Current News
Gunther Simmermacher - Southern Cross - 
John baptises Jesus in a detail of a 1970s artwork from the “Jesus Mafa” project in Cameroon. - 

Was Jesus black? What did Jesus even look like? And does it matter?  

These questions, and others, come up repeatedly in conversation and on social media over the Advent and Christmas seasons. How Jesus and the Holy Family is represented in art and in Nativity scenes shouldn’t matter, yet it does — a lot.

The idea that Jesus looked like a central European is self-evidently wrong. He was a Semite from what we now call the Middle East. His skin was more or less swarthy, his hair dark, his eyes brown. Donald Trump would have denied Jesus entry into the United States.

But the idea that “Jesus was black” is equally false, if by black we mean that he had African features.
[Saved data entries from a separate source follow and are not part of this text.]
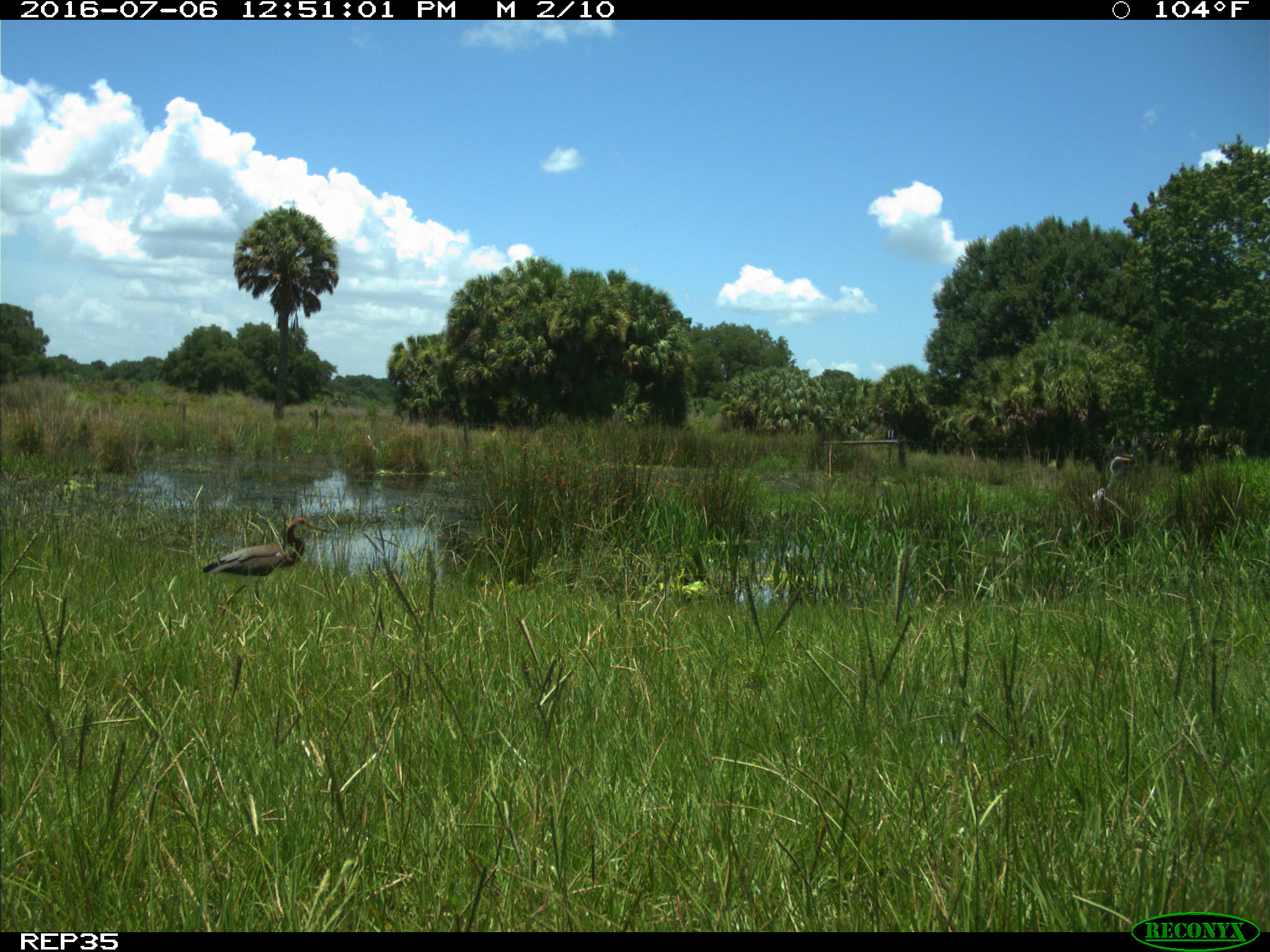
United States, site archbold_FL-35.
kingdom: Animalia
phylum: Chordata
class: Aves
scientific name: Aves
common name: birds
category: unidentified bird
Unidentified bird (birds) (Aves).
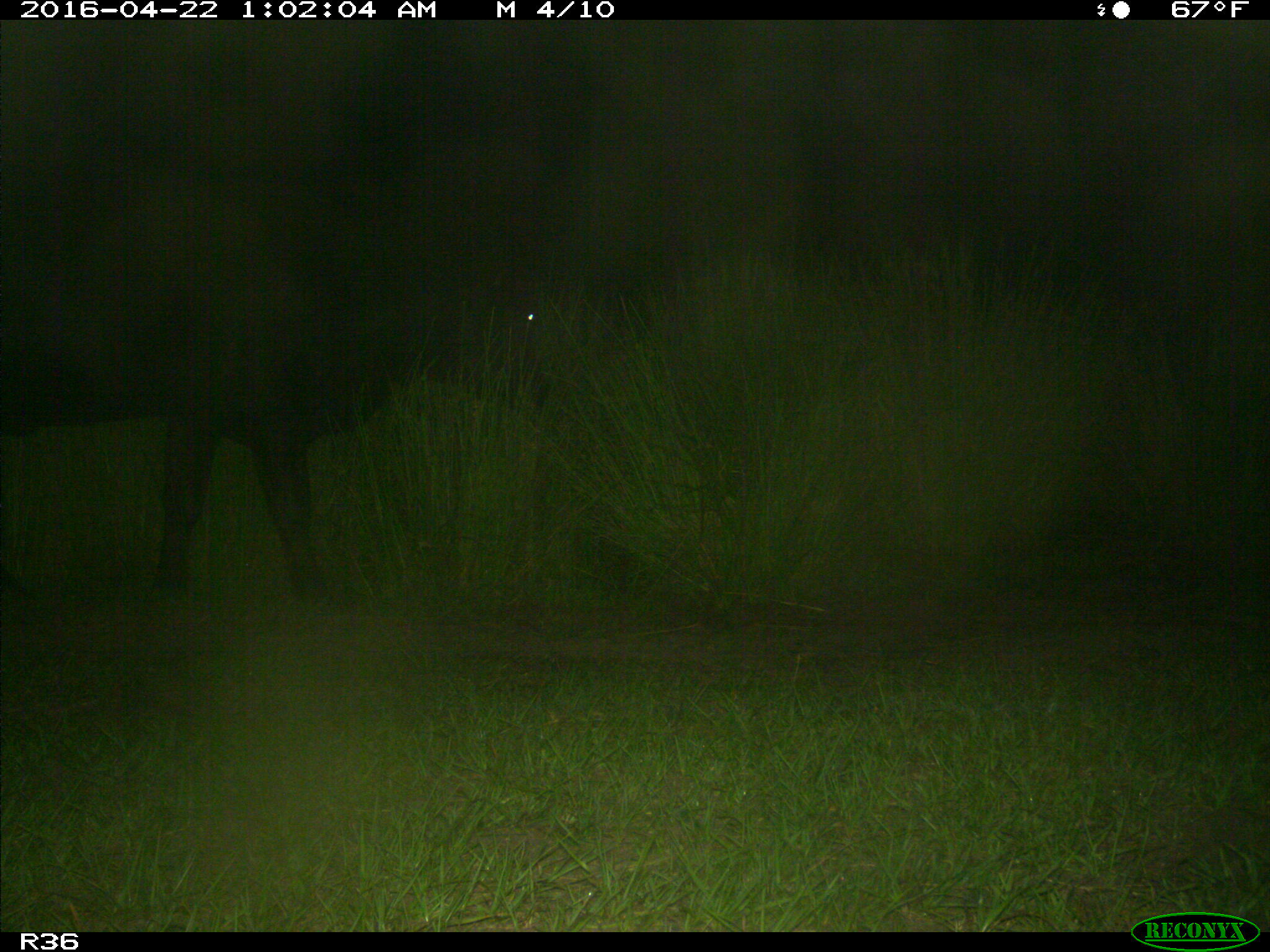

His skin might have been darker than that of the Roman occupiers, but Semites are classified (that awful terminology) as Caucasian.

Does it matter what digits Jesus would have had in his “Book of Life” under apartheid? Essentially, it doesn’t.

Jesus is the Incarnation; God made Flesh. God has no colour, no race, no ethnicity, no caste, no gender. We all are made in his image, which means God has no image. And if God has no image, then it is immaterial what colour, race or ethnicity one might ascribe to Jesus.

But that is only one side of the story. When people say “Jesus was black”, they are saying at least two valid things.

Firstly, Jesus was black in as far as he knew oppression. He lived in a time of Rome’s brutal occupation of Palestine. It was a Roman colonialist governor who had him executed, at the behest of the colonialists’ puppet authorities. It was Rome’s stooge, King Herod, who wanted the new-born Jesus dead.

Jesus knew about social oppression as a member of a struggling underclass. Jesus’ life has more in common with the experiences of the world’s people of colour with their indigenous roots in Africa, Asia, Australia and the Americas than it has with contemporary whites who, generally, inherit much greater social, political and economic privileges.

This does not, in itself, invalidate the faith of white Christians, of course. You can be privileged and also be a genuine follower of Christ. But it does serve as a call to those in positions of social, political and economic privilege to consider Jesus as somebody who did not have these privileges — as a member of the oppressed — and be in solidarity with those stand against inequality.

Prejudice predicated on race, ethnicity or economic class is prejudice against the historical Jesus (and, obviously, it’s sinful and therefore an offence against God).

Those pious white Christians in the US with their red caps who want to keep out people from the Middle East are agitating against Jesus himself, in very real terms. And they can do so only if they believe that Jesus was white. Saying “Jesus was black” declares that Jesus does not “belong” only to white Christians.

Secondly, “Jesus is black” is also a reaction to the predominant representation of him as a white, European man.

That image is the result of what we now call inculturation, the process by which we adapt the symbols and certain practices of our faith to make it relevant to various cultural contexts. In Europe, therefore, Jesus would have been presented in art to look like everybody else in Europe.

So it was a big deal when in the 1600s the Dutch painter Rembrandt used a young Sephardic Jew to model for Jesus’ face in a painting.

Generally, however, Jesus was inculturated as a white man because to the localised audiences in Europe—those who were catechised by publicly displayed artworks—that made sense.

But as the art of the European master painters spread throughout the world, the pale-faced Jesus and rosy-cheeked Mary became the normative image, even in cultures where people are not particularly pale-faced and rosy-cheeked.

It was the same with the image of God as an old Caucasian with a white beard: the European standard image for wisdom and authority. That’s why it was so subversive when the black actor Morgan Freeman was cast to play God in the 2003 comedy film Bruce Almighty.

Of course, there are powerful examples of the inculturation of images outside Europe. For example, the Mexican peasant Juan Diego described his apparition of Our Lady in Guadalupe in 1531 as being Aztec in appearance.

In my office is an artwork of the Ascension from the “Jesus Mafa” art project in Cameroon from 1973, in which Jesus and the disciples are depicted as Africans, and the Gospel stories are presented in an African context. The intent of the project, which produced an abundance of beautiful artworks, was to help the Mafa people of northern Cameroon teach the Gospel in a way that the community could connect with. Why shouldn’t Jesus be black, or any colour, when the Incarnation transcends all biological and social markers?

“Jesus was black” is not so much a historical observation — it would be an incorrect one — as an attempt to make him more universal than the general narrative claims. It is a legitimate pursuit.

So, what did Jesus look like? The gospels don’t tell us because it isn’t important. I looked at what history can reveal about that question in an article published in The Southern Cross a couple of years ago Looking for the face of Jesus. With some imagination we can cast Jesus, the Holy Family, the disciples and all the other people in the Gospel by looking at the Palestinian people, and especially the Christian Palestinians who are the descendants of the original followers of Christ.

It will matter what Jesus looked like until we get to a point where we can simply see Jesus in one another.